# Page start
The World’s Biggest Mining Machines

Bulldozers, excavators, draglines, haul trucks and crushers aren’t the latest WWE wrestlers, they’re heavy-duty machines working at the biggest mines in the world. Read on to find out about the world’s biggest mining machines. They really do have to be seen to be believed!

Building Big Engineering
20 February 2023

Whether it’s gold, diamonds or iron ore, the biggest mines in the world require the services of the biggest mining machines in the world. And when it comes to the biggest mining excavator and the planet’s biggest coal mining machine, these colossal contraptions push the limits of what’s mechanically possible.

Human beings have been mining the Earth for millions of years. The earliest stone tools date to around 2.6 million years ago, while the first mine of which there is archaeological evidence is in Eswatini. Palaeolithic humans mined an oxide compound called hematite around 43,000 years ago to make a red pigment called ochre.

Since then, the mining of metals, precious stones and fossil fuels has taken place all over the world. Inevitably as the mines have got bigger, the mining machines used in their construction and operation have grown larger and more sophisticated. In fact the airspace above the Mir mine in Siberia – which has one of the largest excavated holes in the world with a 1,200 metres diameter – had to be closed because the airflow was sucking in low-flying helicopters and small planes!
# Page end
Given problem a =
Reproduce, from the entries, the line containing "Which do you think, from" and every line after it up to and including the line containing "4. [x1=0, y1=55, x2=25, y2=128]: white car".
The entries that follow the article on mining machines come from a separate source.
# Available records start
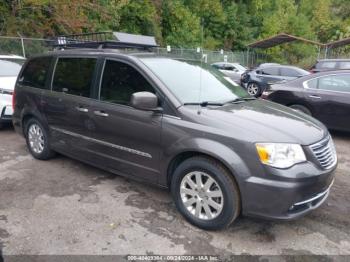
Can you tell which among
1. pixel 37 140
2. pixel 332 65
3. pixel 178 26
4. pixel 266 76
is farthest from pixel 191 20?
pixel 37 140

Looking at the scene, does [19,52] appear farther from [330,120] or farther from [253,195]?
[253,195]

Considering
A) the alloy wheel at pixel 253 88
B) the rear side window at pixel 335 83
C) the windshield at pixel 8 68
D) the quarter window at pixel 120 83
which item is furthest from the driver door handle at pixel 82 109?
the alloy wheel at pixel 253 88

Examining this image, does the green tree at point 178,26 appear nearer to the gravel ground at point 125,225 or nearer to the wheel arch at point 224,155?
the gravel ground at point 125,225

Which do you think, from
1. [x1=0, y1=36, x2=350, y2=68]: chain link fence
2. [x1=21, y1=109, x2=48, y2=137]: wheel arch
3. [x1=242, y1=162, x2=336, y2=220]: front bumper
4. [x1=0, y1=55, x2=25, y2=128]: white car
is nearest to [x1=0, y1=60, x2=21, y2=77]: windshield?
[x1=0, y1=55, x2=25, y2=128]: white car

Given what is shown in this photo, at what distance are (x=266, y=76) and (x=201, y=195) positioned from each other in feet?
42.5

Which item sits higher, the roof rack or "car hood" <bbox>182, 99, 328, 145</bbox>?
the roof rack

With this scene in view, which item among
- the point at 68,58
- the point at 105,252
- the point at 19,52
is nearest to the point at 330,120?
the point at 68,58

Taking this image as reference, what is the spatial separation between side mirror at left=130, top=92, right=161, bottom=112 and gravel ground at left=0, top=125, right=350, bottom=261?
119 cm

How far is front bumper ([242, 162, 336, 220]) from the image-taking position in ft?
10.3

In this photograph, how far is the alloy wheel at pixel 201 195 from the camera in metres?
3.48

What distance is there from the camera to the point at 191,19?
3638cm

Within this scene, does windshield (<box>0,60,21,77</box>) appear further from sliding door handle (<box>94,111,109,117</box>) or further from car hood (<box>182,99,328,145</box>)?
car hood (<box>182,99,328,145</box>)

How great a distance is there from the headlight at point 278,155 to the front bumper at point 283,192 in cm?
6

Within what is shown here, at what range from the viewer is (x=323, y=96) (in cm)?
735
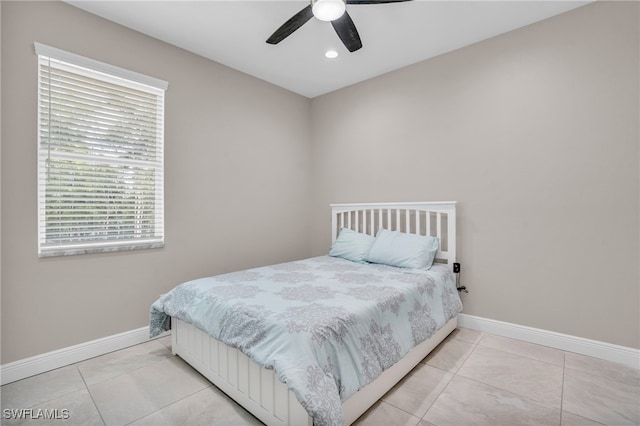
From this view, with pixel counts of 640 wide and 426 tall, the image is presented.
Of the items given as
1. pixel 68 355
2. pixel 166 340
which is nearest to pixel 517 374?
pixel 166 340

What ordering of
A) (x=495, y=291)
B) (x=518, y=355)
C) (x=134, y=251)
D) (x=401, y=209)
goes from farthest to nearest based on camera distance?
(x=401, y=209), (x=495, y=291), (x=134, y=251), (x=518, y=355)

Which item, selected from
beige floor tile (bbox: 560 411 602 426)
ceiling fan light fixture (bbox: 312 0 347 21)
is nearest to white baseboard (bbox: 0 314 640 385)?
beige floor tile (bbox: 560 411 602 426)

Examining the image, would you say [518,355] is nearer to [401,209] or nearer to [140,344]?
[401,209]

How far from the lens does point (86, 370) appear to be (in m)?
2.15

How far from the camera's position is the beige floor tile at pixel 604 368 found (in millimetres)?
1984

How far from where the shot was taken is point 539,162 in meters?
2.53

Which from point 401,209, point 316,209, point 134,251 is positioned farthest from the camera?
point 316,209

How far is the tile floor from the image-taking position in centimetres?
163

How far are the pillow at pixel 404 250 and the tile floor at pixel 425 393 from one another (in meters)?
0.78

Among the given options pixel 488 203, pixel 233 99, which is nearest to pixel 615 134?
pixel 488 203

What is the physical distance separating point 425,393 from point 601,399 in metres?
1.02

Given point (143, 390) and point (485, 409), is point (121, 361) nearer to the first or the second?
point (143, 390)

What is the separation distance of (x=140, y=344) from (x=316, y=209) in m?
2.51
# Available records end
Given problem b =
According to the article on mining machines, where is the first mine of which there is archaeological evidence?

Expected answer a =
Which do you think, from
1. [x1=0, y1=36, x2=350, y2=68]: chain link fence
2. [x1=21, y1=109, x2=48, y2=137]: wheel arch
3. [x1=242, y1=162, x2=336, y2=220]: front bumper
4. [x1=0, y1=55, x2=25, y2=128]: white car

Expected answer b =
Eswatini